Homegrown Creativity
From an early age, Tighe and I had a propensity for making forts and naming every landmark. We had Eagle Perch (a series of huts north of the house, made of boughs left from tree pruning), Fort Orchard (well stocked with boxes of fir cones in case of enemy invasion) and countless others. The geography of my childhood was defined by a network of trees, forts, rock formations, deer trails and dirt roads. For my brother and me, the distinction between indoors and out was blurred, and our sense of place and home was not attached specifically to a house, but to the land where we grew up.
One major advantage of growing up with acres of country at our disposal was the ability to stage creative parties and get-togethers. People would always spend time outside when we had gatherings at our house — no matter the season. Winter offered sledding and snowball fights. We once had an epic three-hour game of team tag in 2 feet of snow under a full moon. In the summer, parties meant flashlight tag, bonfires, boffer battles (involving padded swords made with plastic pipe and duct tape) and sleeping under the stars.

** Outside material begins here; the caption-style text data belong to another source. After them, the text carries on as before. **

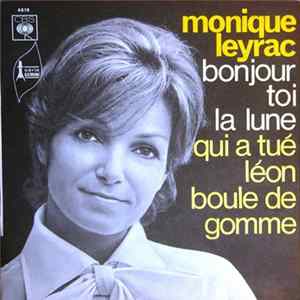 Download Monique Leyrac - Bonjour Toi La Lune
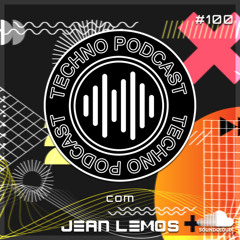 Techno Podcast #100 By Jean Lemos [Studio Mix]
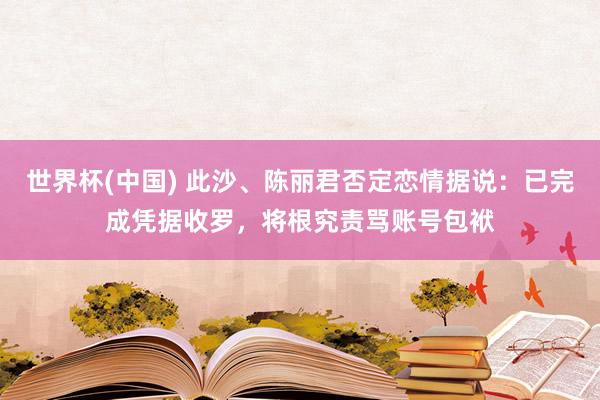 世界杯(中国) 此沙、陈丽君否定恋情据说：已完成凭据收罗，将根究责骂账号包袱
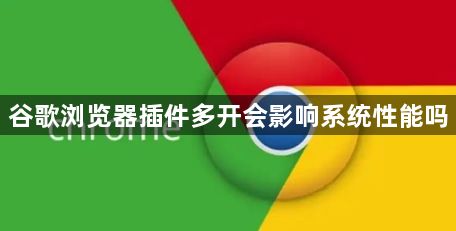 谷歌浏览器插件多开会影响系统性能吗1
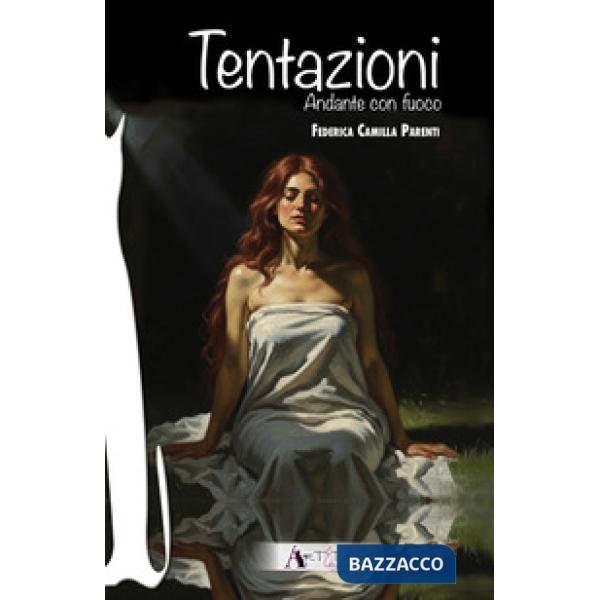 Tentazioni. Andante con fuoco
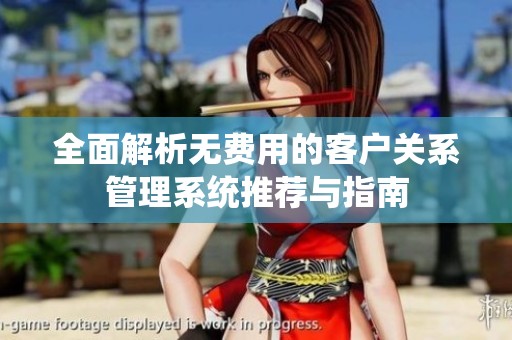 全面解析无费用的客户关系管理系统推荐与指南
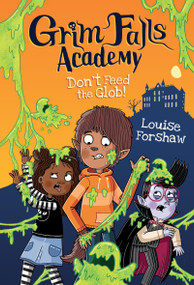 Don't Feed the Glob! by Louise Forshaw, 9781486731985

Much of the furniture, dishes and decorations in the house and outbuildings were made by hand. The tables in the house were both handmade, and the headboard of my childhood bed was constructed by my mother out of narrow, peeled logs — the trails of wood-boring beetles serving as decorative accents. In the kitchen, the pots and pans hung from a three-pronged branch that my father peeled, varnished and pegged to the wall above the stove. In general, if it could be made instead of bought new, it was. In many cases, secondhand building supply stores provided drawers or cabinetry that were repainted or varnished, and sometimes provided with new drawer handles made of bent branches. Tighe and I undertook our own construction projects throughout the years. During high school, I built a new door for the garden shed, and both Tighe and I helped build the new greenhouse a few years later.